*** Exercise material

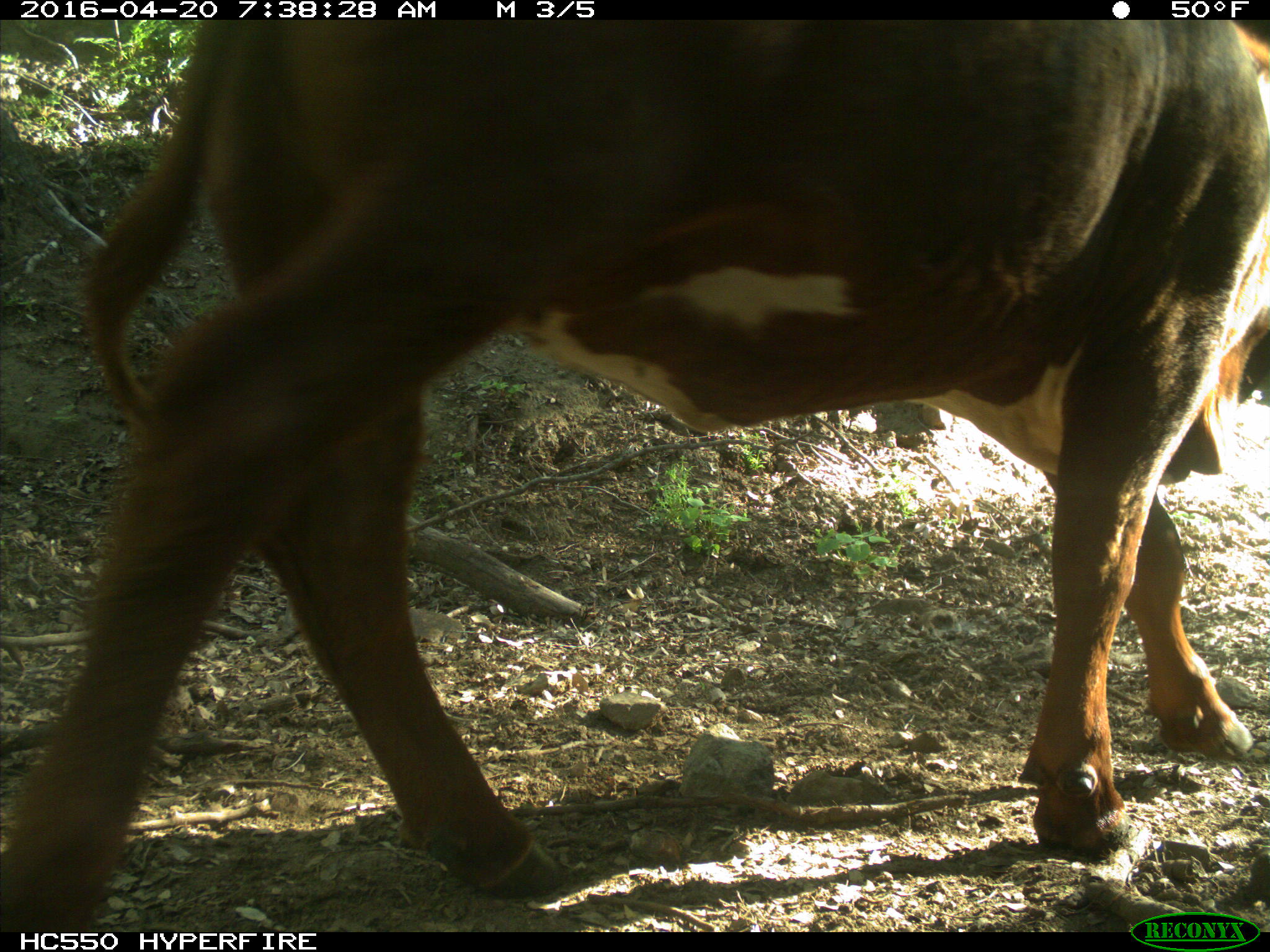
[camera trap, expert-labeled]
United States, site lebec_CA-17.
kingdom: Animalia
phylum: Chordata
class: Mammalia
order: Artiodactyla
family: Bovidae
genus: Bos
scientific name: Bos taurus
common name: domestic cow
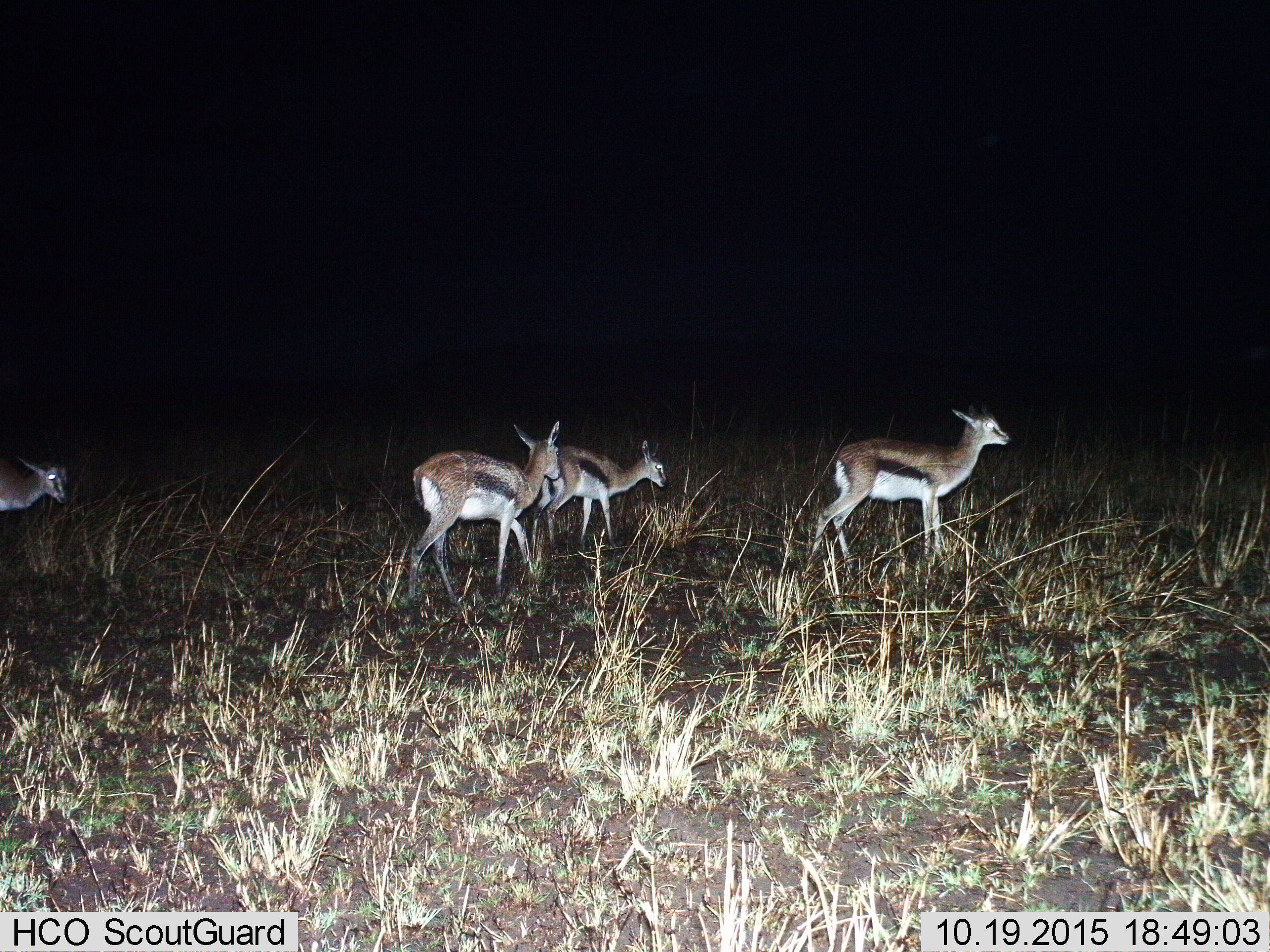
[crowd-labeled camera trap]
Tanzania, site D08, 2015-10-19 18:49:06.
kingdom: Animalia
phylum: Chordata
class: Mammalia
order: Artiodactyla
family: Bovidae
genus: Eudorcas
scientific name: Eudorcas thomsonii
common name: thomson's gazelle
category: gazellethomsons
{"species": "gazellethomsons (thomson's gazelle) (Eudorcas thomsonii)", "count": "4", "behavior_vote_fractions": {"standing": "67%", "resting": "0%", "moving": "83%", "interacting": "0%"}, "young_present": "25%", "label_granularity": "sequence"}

******
*** Exercise material

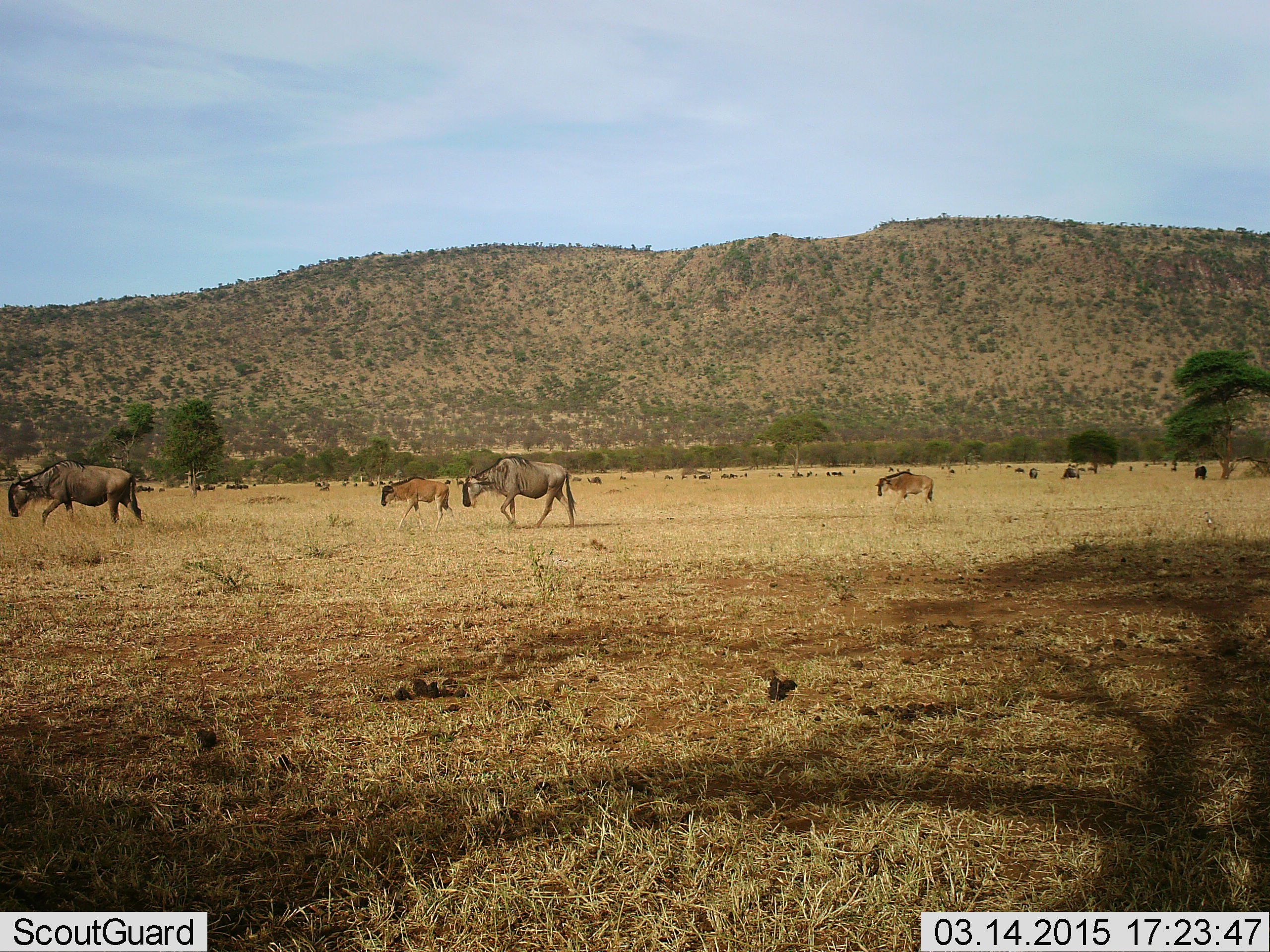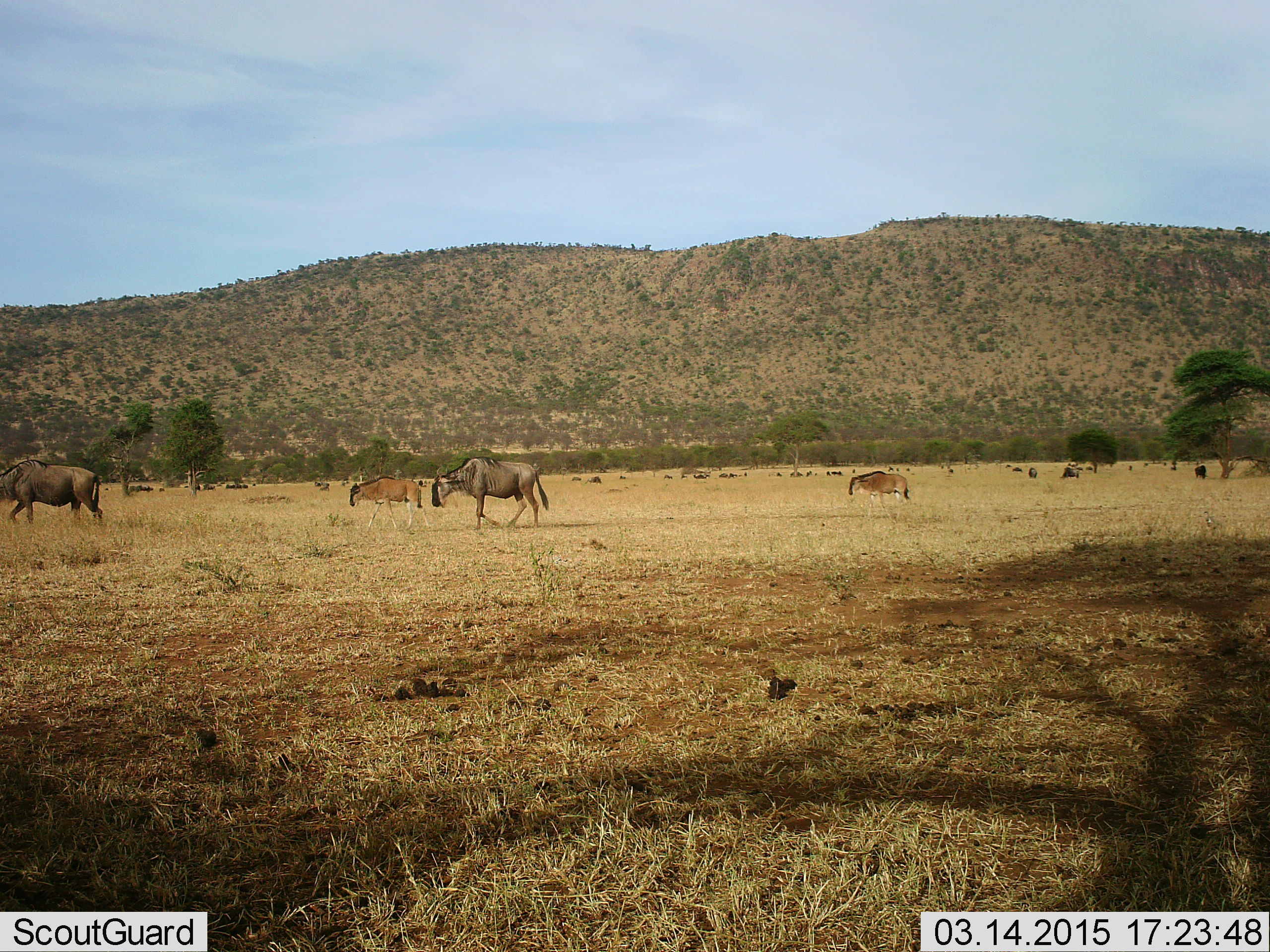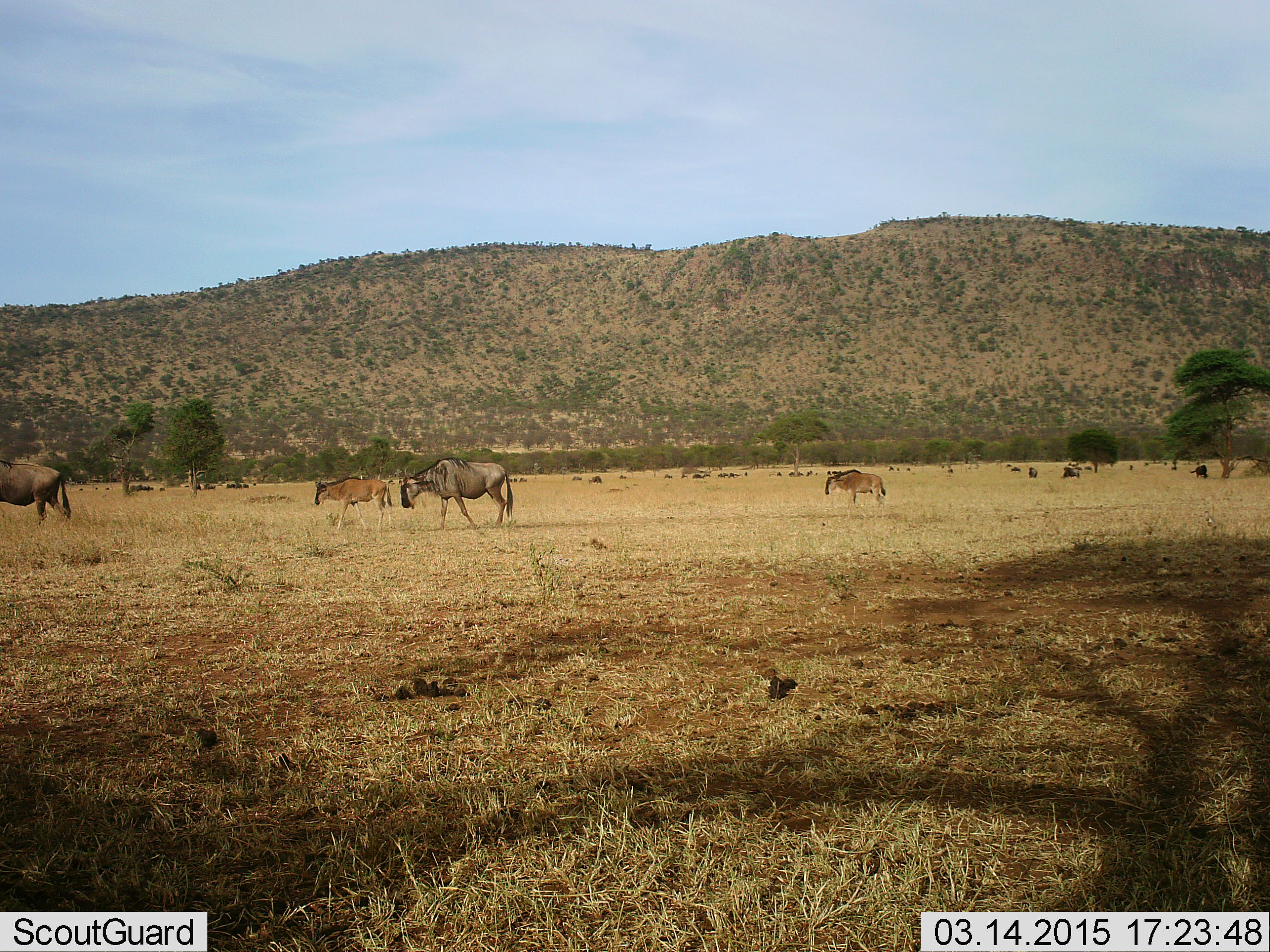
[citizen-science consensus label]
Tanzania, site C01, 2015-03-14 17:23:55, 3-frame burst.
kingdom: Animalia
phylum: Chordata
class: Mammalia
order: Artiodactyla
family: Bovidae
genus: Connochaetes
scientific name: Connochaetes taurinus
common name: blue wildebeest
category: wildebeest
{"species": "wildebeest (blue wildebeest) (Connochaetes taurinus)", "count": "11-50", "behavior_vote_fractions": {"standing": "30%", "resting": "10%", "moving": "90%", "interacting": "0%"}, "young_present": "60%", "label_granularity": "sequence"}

******
*** Exercise material

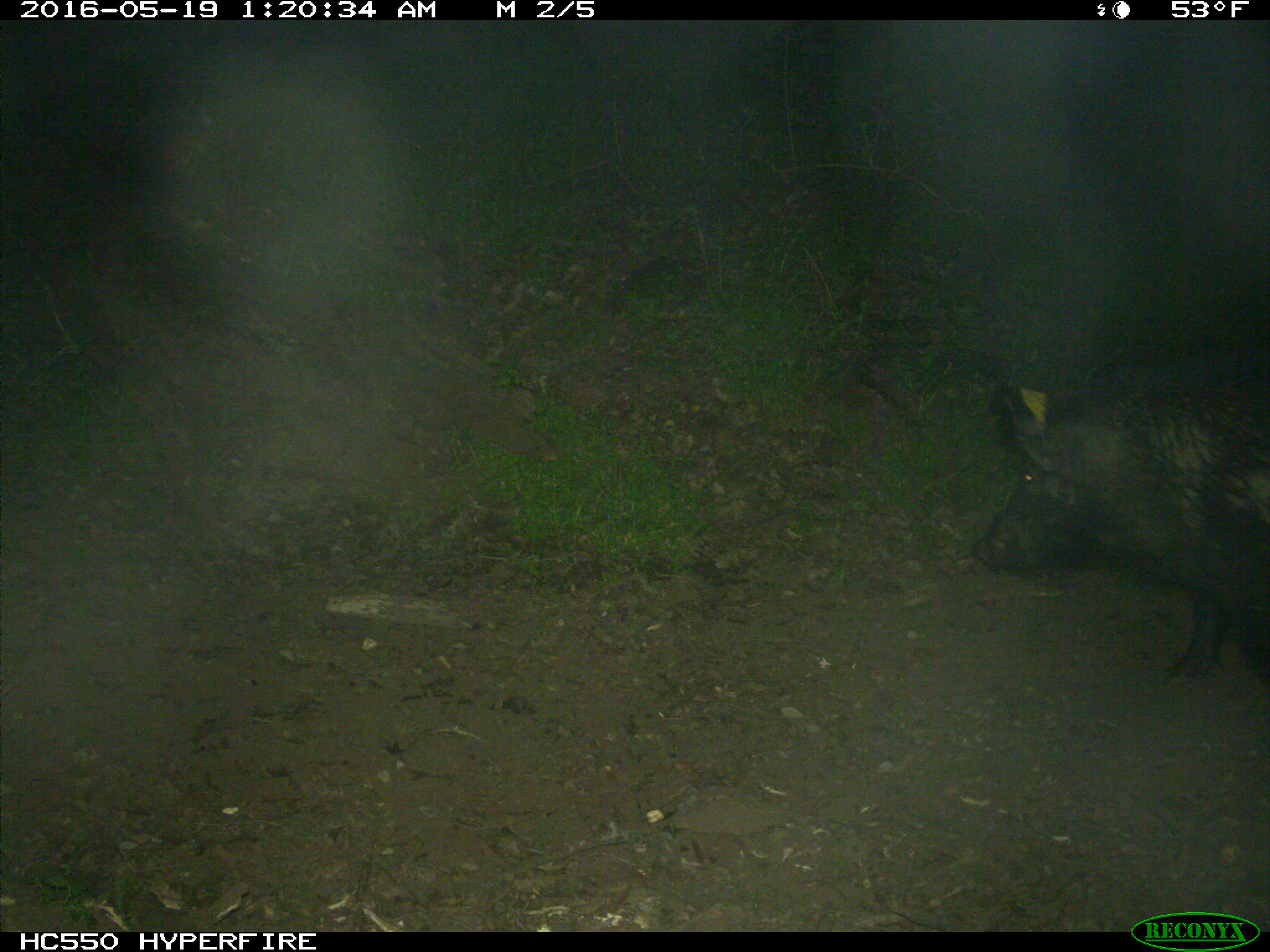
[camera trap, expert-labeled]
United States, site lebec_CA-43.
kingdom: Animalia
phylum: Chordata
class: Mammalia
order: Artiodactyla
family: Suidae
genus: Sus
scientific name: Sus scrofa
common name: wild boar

******

Prompt: Lines holding the word "common" are the answer; copy every one from the records above.

Solution:
common name: domestic cow
common name: thomson's gazelle
common name: blue wildebeest
common name: wild boar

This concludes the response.